There is a thriller by Gavin Lyall (I forget which one) in which the central character asks his new associate why he uses a particular weapon. The associate explains his reasons, several of them. The central character has got what he wanted. Not the reasons, he doesn’t care about those, but the knowledge that his associate has actually put thought into what he uses, has chosen the weapon because it is the one he considers is the right one for him and will be able to use it effectively if necessary.

I think this principle applies to cameras too. It’s why, after a lot of thought, I got rid of my DSLRs and now just have the one camera, my E-M10.

And, I would guess, Mr Kennerly did the same thing. The camera does matter. It’s a tool and a decent craftsman will know which tool to use for a job and how to use it well – I doubt Mr Kennerly would have turned up to an official function carrying a 127 Brownie!

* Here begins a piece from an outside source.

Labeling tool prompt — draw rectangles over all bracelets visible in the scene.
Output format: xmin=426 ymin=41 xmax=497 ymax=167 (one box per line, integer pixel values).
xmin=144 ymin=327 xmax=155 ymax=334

Yes, I know “it’s not the camera, it’s the photographer”, but like so many clever, pithy statements, it is only correct up to a point. If you haven’t put thought into why you use a particular piece of equipment, then you will probably have difficulty producing the best work you are capable of. If you have any talent at all, you will be able to produce good pictures, but you will have to work harder to get around your camera’s ‘failings’.

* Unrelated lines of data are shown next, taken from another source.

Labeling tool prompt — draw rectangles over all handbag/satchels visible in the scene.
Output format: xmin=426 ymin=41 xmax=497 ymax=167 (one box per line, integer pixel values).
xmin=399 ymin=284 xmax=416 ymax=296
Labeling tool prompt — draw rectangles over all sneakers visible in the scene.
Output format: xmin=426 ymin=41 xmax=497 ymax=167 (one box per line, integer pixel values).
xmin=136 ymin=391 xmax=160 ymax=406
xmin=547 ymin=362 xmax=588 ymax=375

And I love getting the last word.


Spanking of brand agnosticism. A few years back, I attended a lecture by Robert and Shana ParkeHarrison. They identify as artists, though they did take photographs on film and produced photogravures as the final prints. Their images are mostly surrealist in nature and use sets, costumes and props they acquire or make. I like their work. Anyway, at the lecture someone asked them what kind of camera they use and Robert and Shana looked at each other and said, and this is paraphrased, "It's some kind of 6x7 camera, but we don't remember the name." It's hard to imagine someone not knowing the brand of camera they use on a regular basis, but then again during an interview, Bernie Sanders was asked what kind of car he drives and all he could come up with was it was the smallest Chevy he could find. He couldn't remember the model at all. In both cases, it seems like deliberate disinterest, but for different reasons.

Fascinating examples of disinterest in places that seem weird to me! I know the brands of most of the knives and pans in my kitchen, too. But I haven't a clue to the brands of the plates or silverware, even though I picked them out myself and rather like them.

How many of you don't know what brand processor is in your computer? What brand graphics card? Probably lots, and the rest of us find it strange.